Миюки Миябэ - Перекрестный огонь
— Скажите, — продолжала она, — когда вы излагали вашим коллегам свою версию событий в Аракава-парке, они ведь тоже спрашивали, на каком основании вы в это верите?
— Ну нет, — фыркнул Макихара, — так далеко они не заходили. Они зациклились на «заткнись и читай поменьше научной фантастики».
Такую реакцию Тикако понять могла, но вопросы она задавала ему сейчас не для виду. Она чувствовала, что этому человеку надо выговориться. Этим и объяснялось его напряжение и неприязненные выпады. Сегодня он проделал долгий путь в Управление ГПТ, чтобы повидаться с ней, а там узнал, что она переключилась на другое дело, и, конечно, разозлился. С другой стороны, он, видимо, возлагает на сотрудничество с ней большие надежды. Сколько бы над ним ни насмехались, он, стиснув зубы, вцепился в эти непостижимые, чудовищные преступления и ни за что не откажется от своей абсурдной версии.

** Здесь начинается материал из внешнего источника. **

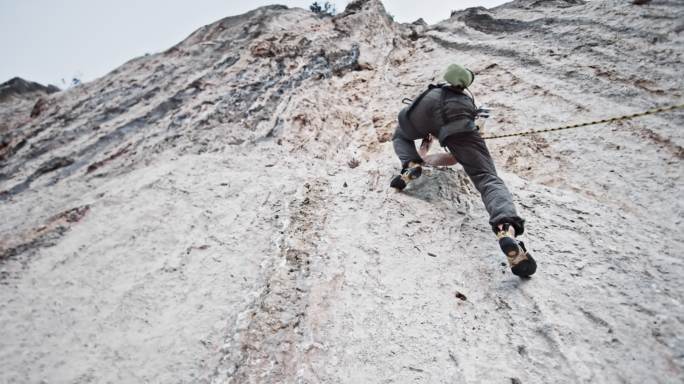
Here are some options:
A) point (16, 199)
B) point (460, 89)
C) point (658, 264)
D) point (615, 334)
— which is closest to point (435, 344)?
point (615, 334)

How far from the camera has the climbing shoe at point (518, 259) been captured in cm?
254

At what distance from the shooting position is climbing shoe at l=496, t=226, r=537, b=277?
8.32 ft

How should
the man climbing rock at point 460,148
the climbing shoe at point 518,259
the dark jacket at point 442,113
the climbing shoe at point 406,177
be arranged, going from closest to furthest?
the climbing shoe at point 518,259
the man climbing rock at point 460,148
the dark jacket at point 442,113
the climbing shoe at point 406,177

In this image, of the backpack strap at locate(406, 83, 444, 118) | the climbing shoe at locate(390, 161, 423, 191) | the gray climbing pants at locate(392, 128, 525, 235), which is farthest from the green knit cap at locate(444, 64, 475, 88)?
the climbing shoe at locate(390, 161, 423, 191)

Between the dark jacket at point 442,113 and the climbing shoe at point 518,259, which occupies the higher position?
the dark jacket at point 442,113

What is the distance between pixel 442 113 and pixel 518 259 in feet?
5.05

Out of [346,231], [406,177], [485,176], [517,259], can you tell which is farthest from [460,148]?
[346,231]

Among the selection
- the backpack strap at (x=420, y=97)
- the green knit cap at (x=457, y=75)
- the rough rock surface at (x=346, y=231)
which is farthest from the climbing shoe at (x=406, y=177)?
the green knit cap at (x=457, y=75)

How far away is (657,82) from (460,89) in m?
3.30

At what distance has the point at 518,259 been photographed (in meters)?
2.55

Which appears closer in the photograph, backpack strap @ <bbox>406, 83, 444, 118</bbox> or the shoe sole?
the shoe sole

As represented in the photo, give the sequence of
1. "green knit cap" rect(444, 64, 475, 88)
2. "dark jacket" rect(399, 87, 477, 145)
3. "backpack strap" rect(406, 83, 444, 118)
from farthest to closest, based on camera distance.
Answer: "backpack strap" rect(406, 83, 444, 118), "green knit cap" rect(444, 64, 475, 88), "dark jacket" rect(399, 87, 477, 145)

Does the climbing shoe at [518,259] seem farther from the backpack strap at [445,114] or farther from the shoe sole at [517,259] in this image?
the backpack strap at [445,114]

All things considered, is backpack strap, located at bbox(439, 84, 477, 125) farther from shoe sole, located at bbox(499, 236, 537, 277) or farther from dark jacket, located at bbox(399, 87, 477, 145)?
shoe sole, located at bbox(499, 236, 537, 277)
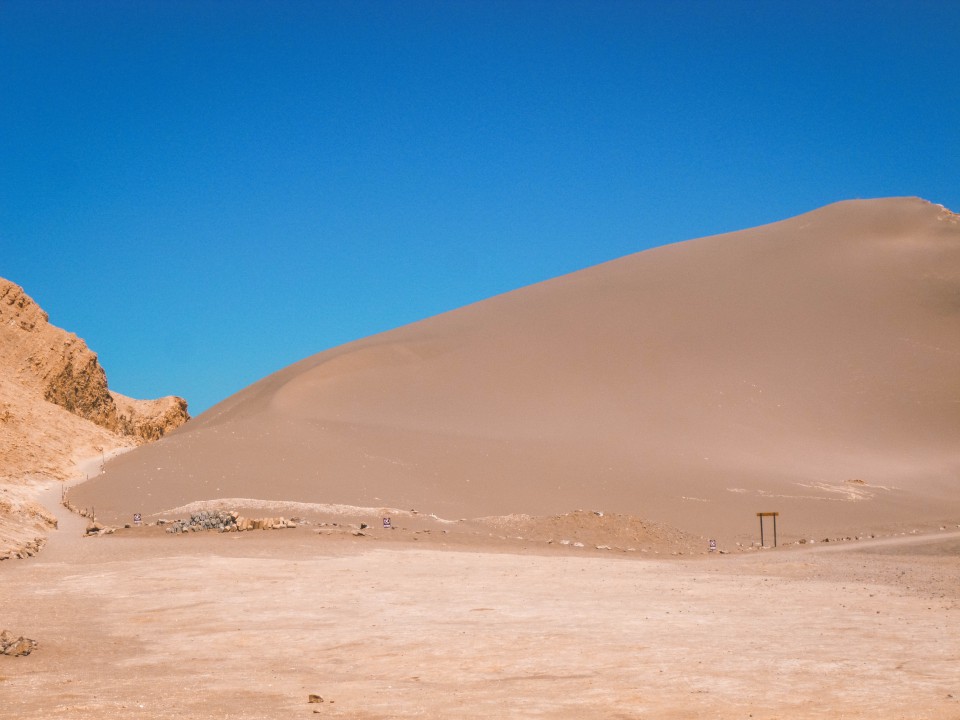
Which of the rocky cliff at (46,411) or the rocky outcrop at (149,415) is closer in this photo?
the rocky cliff at (46,411)

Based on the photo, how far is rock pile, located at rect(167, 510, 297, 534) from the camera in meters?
22.6

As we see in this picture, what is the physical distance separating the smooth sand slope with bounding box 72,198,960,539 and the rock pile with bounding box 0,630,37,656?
751 inches

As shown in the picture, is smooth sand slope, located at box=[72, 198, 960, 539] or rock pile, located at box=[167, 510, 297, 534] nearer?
rock pile, located at box=[167, 510, 297, 534]

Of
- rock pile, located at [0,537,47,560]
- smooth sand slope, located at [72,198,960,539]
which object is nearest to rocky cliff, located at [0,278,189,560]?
rock pile, located at [0,537,47,560]

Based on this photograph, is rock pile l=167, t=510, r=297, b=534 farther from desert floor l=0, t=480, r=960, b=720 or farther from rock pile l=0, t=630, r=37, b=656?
rock pile l=0, t=630, r=37, b=656

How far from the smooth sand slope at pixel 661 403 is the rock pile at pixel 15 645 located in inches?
751

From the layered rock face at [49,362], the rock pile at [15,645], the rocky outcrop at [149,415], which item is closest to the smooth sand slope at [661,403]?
the layered rock face at [49,362]

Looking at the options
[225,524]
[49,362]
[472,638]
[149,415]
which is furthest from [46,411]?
[472,638]

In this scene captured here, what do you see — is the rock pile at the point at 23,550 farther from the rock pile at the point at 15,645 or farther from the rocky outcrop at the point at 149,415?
the rocky outcrop at the point at 149,415

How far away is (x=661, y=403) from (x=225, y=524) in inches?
1092

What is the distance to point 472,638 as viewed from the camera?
9.70 metres

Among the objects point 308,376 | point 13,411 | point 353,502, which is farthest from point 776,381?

— Послушайте, я вовсе не считаю, что это глупо, и не собираюсь насмехаться над вами. Но поверить в версию пирокинеза действительно трудно. Поэтому я и задаю вам простой и прямой вопрос: на каком основании вы в это верите? — настаивала на своем Тикако. — Вы ведь не доверяете всему, что вам рассказывают, просто потому, что вам так сказали: это уж было бы совсем по-детски. Я только что рассказала вам, что видела своими глазами, как вспыхнуло пламя без всяких видимых причин, но это мне ни о чем не говорит: не объясняет ни огонь, ни связь с ним Каори. Да, я видела странное возгорание, но одно оно не заставит меня поверить в пирокинез. У нас только наши пять чувств, и они, особенно зрение, нередко обманывают нас. Нужно что-то еще, помимо увиденного. Это что-то, вероятно, и заставляет вас прочно верить в данную версию.
Взгляд Макихары на миг стал блуждающим, словно ушел куда-то в пространство.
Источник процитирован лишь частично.